**GIVEN TEXT**.
########################################

Indigenous Culture & Conservation
Known as the cradle of Costa Rica’s remaining indigenous cultures, the areas surrounding Cahuita and Puerto Viejo offers many chances to visit traditional communities. The Kekoldi Indigenous Reserve is an ideal place to begin your quest for ancestral wisdom as well as Bribri and Kekoldi traditions. Visit the reserve’s green iguana breeding and preservation project, take a chocolate tour, dine on traditional foods, or climb to the birding tower and observe one of the largest raptor – vultures, osprey, kites, hawks, and falcons – migrations in the world. As you become one with nature, you’ll feel the tug of ancient traditions and begin to understand the knowledge that has been passed on for generations.
Rural Traditions
Visit Reserva Los Campesinos, or the Peasant’s Reserve, just east of Manuel Antonio to experience the rural traditions that have sustained Costa Ricans for centuries. Wander through the reserve’s 80 acres of protected rainforest, meander through a maze of hanging bridges, learn about medicinal plants, take a basket ride on the river, or jump into natural swimming holes for a refreshing dip. You’ll dine on traditional dishes cooked on a wood stove, nibble on organically-grown greens, and talk with men and women who make their living in the same ways as did their great-grandparents.
Wild Wonderland
Named after an indigenous legend much like Shakespeare’s Romeo and Juliet, Curubanda Lodge is one of the north Pacific’s most successful rural tourism initiatives. Located between Rincon de la Vieja and the Gulf of Papagayo, the lodge offers exquisite views that stretch as far as Lake Nicaragua and the Caribbean coast. Hike to hidden gems like Cacao Volcano and untouristed waterfalls, participate in twice-daily cow milkings, and investigate the area’s prolific flora and fauna.
Chocolate Delights
Located near the Osa Peninsula's Puerto Jimenez, Finca Kobo is dedicated to sustainable farming, chocolate production, and showing tourists a great time. Meaning "Dream Farm," Finca Kobo is divided into four sections: primary forest, secondary forest, regeneration areas, and biological cooridors. While you learn about local ecosystems, your guide will provide insight into chocolate production and the history of cacao in Costa Rica – including its signifcance to early indigenous groups and ongoing importance to modern agriculture and the local economy. Best of all, the tour ends with a delicious feast – chow down on fresh cocoa beans, homemade chocolate, home-baked sweets, and fresh fruits.

########################################

[Stored data entries]
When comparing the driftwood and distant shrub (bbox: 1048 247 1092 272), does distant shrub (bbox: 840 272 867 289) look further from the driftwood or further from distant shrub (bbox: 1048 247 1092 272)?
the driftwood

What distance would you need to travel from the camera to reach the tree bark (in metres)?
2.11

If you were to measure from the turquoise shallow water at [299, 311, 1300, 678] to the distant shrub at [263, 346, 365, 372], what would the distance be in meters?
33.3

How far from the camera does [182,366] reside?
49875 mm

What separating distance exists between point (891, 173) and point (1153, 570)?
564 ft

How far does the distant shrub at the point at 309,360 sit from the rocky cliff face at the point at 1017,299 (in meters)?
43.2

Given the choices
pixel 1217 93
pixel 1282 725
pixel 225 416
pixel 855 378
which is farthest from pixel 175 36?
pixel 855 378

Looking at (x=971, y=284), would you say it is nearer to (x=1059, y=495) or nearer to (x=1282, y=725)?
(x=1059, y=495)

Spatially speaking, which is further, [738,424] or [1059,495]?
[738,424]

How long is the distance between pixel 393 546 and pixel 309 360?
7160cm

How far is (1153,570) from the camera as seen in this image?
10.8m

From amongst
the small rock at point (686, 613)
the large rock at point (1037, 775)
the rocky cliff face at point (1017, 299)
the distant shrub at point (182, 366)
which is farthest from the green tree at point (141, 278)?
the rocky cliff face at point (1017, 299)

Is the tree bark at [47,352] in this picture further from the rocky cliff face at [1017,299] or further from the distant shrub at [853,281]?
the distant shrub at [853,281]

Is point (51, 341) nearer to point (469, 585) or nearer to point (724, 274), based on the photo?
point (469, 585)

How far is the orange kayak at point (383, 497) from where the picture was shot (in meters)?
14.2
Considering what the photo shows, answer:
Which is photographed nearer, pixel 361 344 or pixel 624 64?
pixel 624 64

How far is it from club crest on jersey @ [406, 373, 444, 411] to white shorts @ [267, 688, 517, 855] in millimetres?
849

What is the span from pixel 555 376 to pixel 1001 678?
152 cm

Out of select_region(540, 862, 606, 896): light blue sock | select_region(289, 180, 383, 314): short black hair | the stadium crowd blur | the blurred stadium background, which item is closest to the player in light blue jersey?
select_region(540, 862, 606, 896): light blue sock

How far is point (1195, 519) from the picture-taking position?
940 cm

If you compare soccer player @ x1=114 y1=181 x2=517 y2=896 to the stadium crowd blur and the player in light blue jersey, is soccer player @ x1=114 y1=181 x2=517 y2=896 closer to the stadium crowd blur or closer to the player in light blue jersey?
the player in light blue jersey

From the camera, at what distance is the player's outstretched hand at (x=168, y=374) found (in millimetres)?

########################################

**TRY IT**.
In the text on Costa Rica's cultural and rural tourism, rewrite the part that opens with the words "Chocolate Delights" and closes with "and fresh fruits.", changing "Finca Kobo" to "the Dream Farm" throughout.

**ANSWER BOX**.
Chocolate Delights
Located near the Osa Peninsula's Puerto Jimenez, the Dream Farm is dedicated to sustainable farming, chocolate production, and showing tourists a great time. Meaning "Dream Farm," the Dream Farm is divided into four sections: primary forest, secondary forest, regeneration areas, and biological cooridors. While you learn about local ecosystems, your guide will provide insight into chocolate production and the history of cacao in Costa Rica – including its signifcance to early indigenous groups and ongoing importance to modern agriculture and the local economy. Best of all, the tour ends with a delicious feast – chow down on fresh cocoa beans, homemade chocolate, home-baked sweets, and fresh fruits.